As consumer electronics and video entertainment industry analysts are preparing to descend upon Las Vegas once again, to attend the International CES next week, perhaps now is the perfect time to consider the outlook for the evolving pay-TV sector.

Infonetics Research has released excerpts from its latest global market study and associated report, which tracks pay-TV subscribers and video equipment sold to telco IPTV, cable and satellite television service providers.

"Pay-TV providers are sweating their existing encoding assets as they wait for the next generation of platforms that support HEVC (high efficiency video coding) so they can reduce current bandwidth requirements while preparing for ultra-definition TV, such as 4K," said Jeff Heynen, principal analyst for broadband access and pay-TV at Infonetics Research.

According to the Infonetics global market assessment, demand for contribution encoders among broadcasters will remain steady through 2017, with increases in spending due to the long-term transition to support HEVC and newer high-definition video formats.

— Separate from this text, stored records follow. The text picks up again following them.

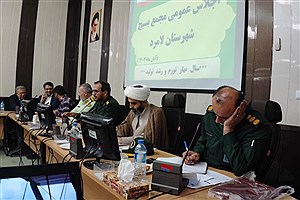 مطالبه گری، فرهنگ سازی و جریان سازی محورهای اصلی مجمع عالی بسیج شهرستان لامرد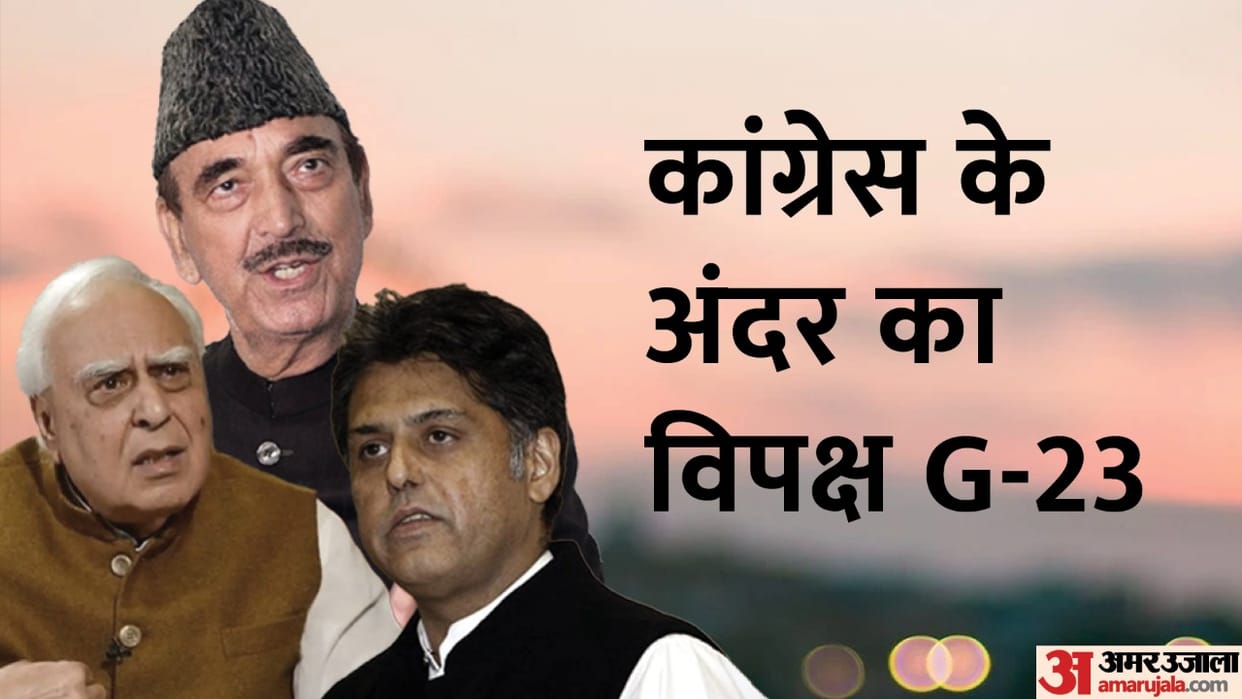 Discord in Congress G23 Leaders Meet Which Leaders are Involved Know All Details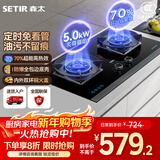森太（SETIR）家用大火力嵌入式台式两用灶具家用双灶免改孔 可调节底盘高热效定时灶JZY-TD96A液化气 以旧换新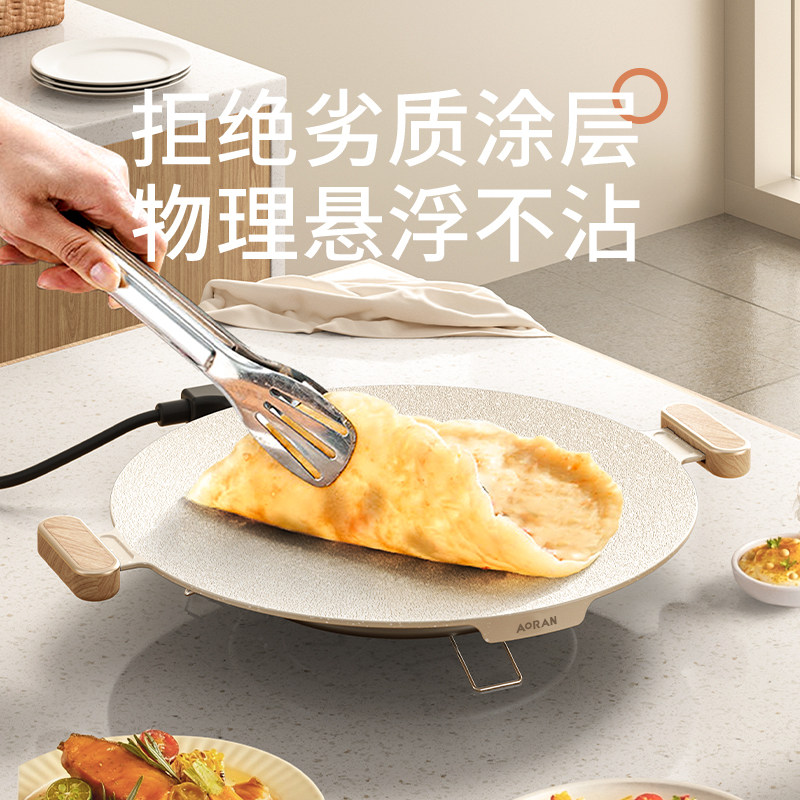 家用无烟室内电烤韩式锅电烧烤炉 奥然烤串机/电烤炉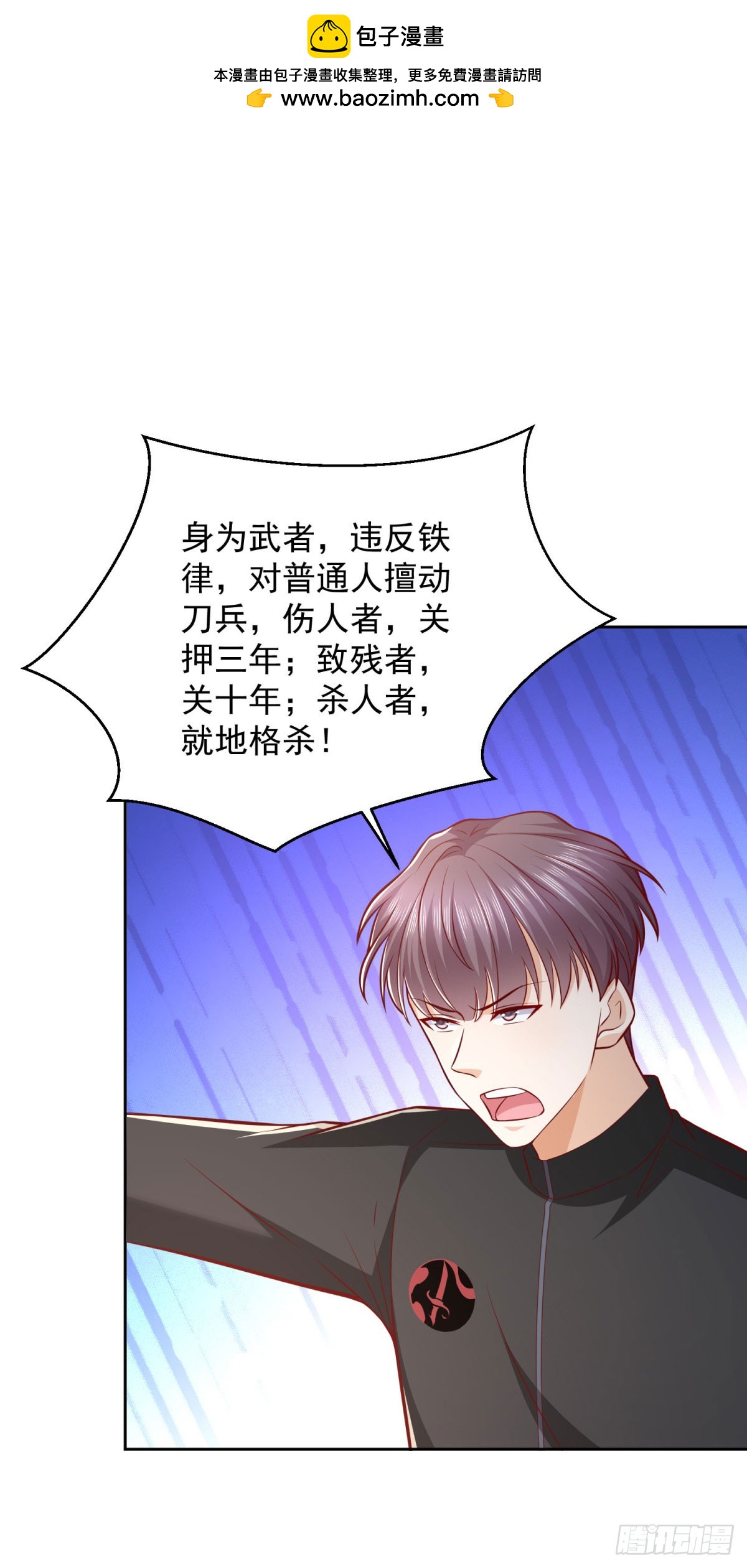 🍼都市最强战神 第35话 龙城组韩立 第23页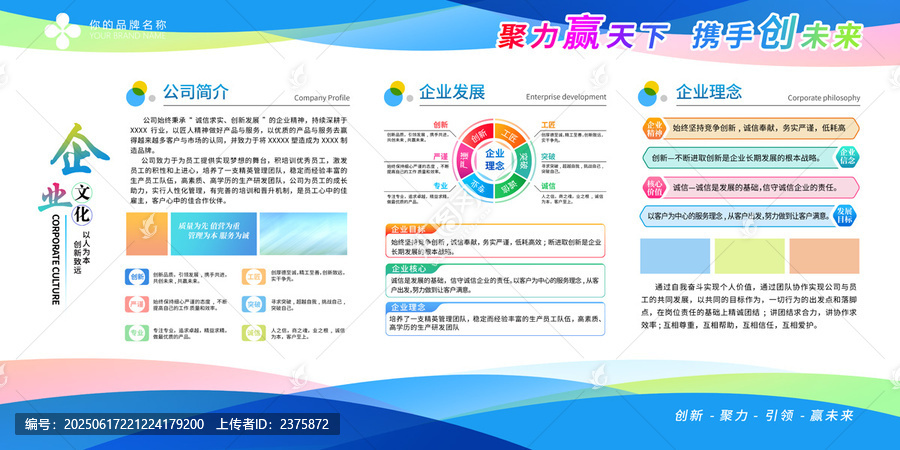 展板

Other findings from the market study include:
  • Infonetics expects the global broadcast and streaming video equipment market to decline about 9 percent in 2013 to $1.39 billion, then it will grow throughout the forecast period up to 2017.
  • Content delivery network (CDN) edge servers, which serve as streaming video pumps for over-the-top (OTT) and unicast content, are forecast by Infonetics to grow at a 21 percent CAGR from 2012 to 2017.
  • Spending on video-on-demand (VOD) playout servers is expected to decline in the short term, though pay-TV providers will continue to use them while shifting spending to CDN edge servers to support multiscreen and OTT video content.
  • Multiscreen broadcast encoder revenue is anticipated to increase slightly over the next 4 years as operators transition to software-only platforms and encoders with integrated transcoding.